***** TEXT SECTION
# Views on Soil as a Substrate?



## Callum (4 Dec 2011)

Hi everyone, just wondering if anyone has had any experience with using organic potting soil/any type of soil as an aquarium substrate? It seems to be becoming more and more popular and I was thinking about giving it a go, but have heard it can really mess up your tank even when capped properly (not sure how though). Diana Walstad does sing some praises of using soil but I'm still not sure. 
Any info appreciated! 

Callum


----------



## Tim Harrison (4 Dec 2011)

Hi check out my contribution to this thread. http://ukaps.org/forum/viewtopic.php?f= ... 13#p191113  I hope this helps. If you want any further info don't hesitate to ask.


----------



## Callum (4 Dec 2011)

Awesome, thanks


----------



## Antipofish (20 Dec 2011)

Hey Callum I was in Fishey Business in Hailsham today and the manager there using regular potting compost topped with quartz gravel.  He swears by it.  Have no idea whether it works or not, but he seems convinced


----------



## Morgan Freeman (20 Dec 2011)

I've just started using it! Looking forward to the results.


----------



## Tom (21 Dec 2011)

I've used it before with great results in low tech


----------



## roadmaster (21 Dec 2011)

My expierience with soil is that once plant's are set,,it's best not to do a lot of moving the plant's about = muddy mess.


----------



## Antipofish (21 Dec 2011)

roadmaster said:
			
		

> My expierience with soil is that once plant's are set,,it's best not to do a lot of moving the plant's about = muddy mess.



Good reason to do a planting plan in advance   Having said that, I am coming round to the notion of why bother with soil or fancy substrates at all.  If EI dosing and CO2 (esp in combo with something that has high CEC) provides all that is necessary, ....


----------



## Tim Harrison (21 Dec 2011)

> My expierience with soil is that once plant's are set,,it's best not to do a lot of moving the plant's about = muddy mess.



If you I use a gravel tidy or soil retainer you'd be surprised at how much moving around you can get away with. Gravel tidies are not that popular any more so I've improvised using plastic mesh marketed for greenhouse shading, but it's essentially the same material, and is available on Amazon http://www.amazon.co.uk/Gardman-Greenho ... 248&sr=8-2

Further check out my tutorial if you're not sure how it's used and for follow up to the quotes below. http://ukaps.org/forum/viewtopic.php?f=34&t=18943



> I was in Fishey Business in Hailsham today and the manager there using regular potting compost topped with quartz gravel. He swears by it. Have no idea whether it works or not, but he seems convinced



Guys it works better than you might imagine.
**********
***** SUPPLIED INFORMATION
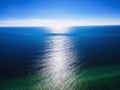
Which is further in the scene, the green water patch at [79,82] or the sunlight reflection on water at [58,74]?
the sunlight reflection on water at [58,74]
**********
DIRECTIONS FOR THIS TASK:
In the soil substrate thread, what did the manager at Fishey Business in Hailsham put on top of regular potting compost? Leave the lines aside; they play no part here.

PROBLEM SOLUTION:
Quartz gravel.